また、2026年に入っても勢いは維持されており、今年初めての商いとなった2日(金)には、上海に拠点を置くビレン・テクノロジーが55億8000万香港ドル(7億1630万米ドル)の新規株式公開(IPO)で華々しくデビュー。個人投資家の応募倍率2,300倍を記録して公開価格から76%上昇して取引を終え、この日ハンセン指数は2.8%上昇して終了。春節休暇明けの月曜日に中国本土市場の取引再開に明るい材料が生まれました。「香港のIPO市場は2026年も強気相場が続き、調達額は最大3000億香港ドルに達する可能性がある」と、香港の投資銀行UBSの副会長兼アジア担当共同責任者、ジョン・リー・チェンクォック氏は現地メディアの取材に答えています。

IPO渋滞…

その一方で、上場申請が急増していることによって申請作業が不十分になっているとの指摘も出てきていて、この点の改善が今後の課題でしょうか。
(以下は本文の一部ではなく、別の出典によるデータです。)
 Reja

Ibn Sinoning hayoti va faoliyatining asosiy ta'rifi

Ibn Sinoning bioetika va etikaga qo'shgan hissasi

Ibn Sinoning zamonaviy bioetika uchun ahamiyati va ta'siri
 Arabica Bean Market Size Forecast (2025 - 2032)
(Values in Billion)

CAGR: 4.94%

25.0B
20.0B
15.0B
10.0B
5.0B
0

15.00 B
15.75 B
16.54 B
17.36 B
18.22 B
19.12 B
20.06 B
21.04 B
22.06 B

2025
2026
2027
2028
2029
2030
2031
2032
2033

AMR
https://jp.reuters.com/markets/world-indices/Z2VRPK2U65M65OII4EPUVDXMRY-2025-12-09/

[香港 9日 ロイター] – 香港の証券規制当局と証券取引所は、香港での新規株式公開(IPO)申請準備を行う投資銀行に対し、提出書類が基準を満たしていることを確認するよう要請した。事情に詳しい2人の関係者によると、香港では上場申請が急増しており、一部の投資銀行が複数のIPOに同時並行で取り組んだ結果、一部の申請作業が不十分になっていると規制当局はみている。今月5日にこうした警告が出されたという。香港取引所(HKEX) (0388.HK), opens new tabは「新規上場申請の適時かつ厳格な審査に注力している」とした上で「包括的で質の高い上場資料の提出を確実にする」ため、発行体、スポンサー、専門アドバイザーとの関与を継続していると述べた。証券先物委員会(SFC)も別の声明で、SFCとHKEXは「質の高い企業」の香港上場を歓迎し、活発な資本市場の構築を後押しすると述べた。LSEGのデータによると、香港の株式市場では今年これまでに750億ドルの資金が調達された。これは昨年の調達額の3倍以上で、2021年以来の高水準。

中国政府は、海外上場を目指す企業に対し、承認期間の短縮を約束することで、香港市場への上場を優先するよう促してきました。また、米国上場を目指す企業に対する規制も強化し、一部の案件を香港市場に押し戻しています。果たして2026年も好調は維持できるのか…。今後も香港のIPO市場から目が離せません。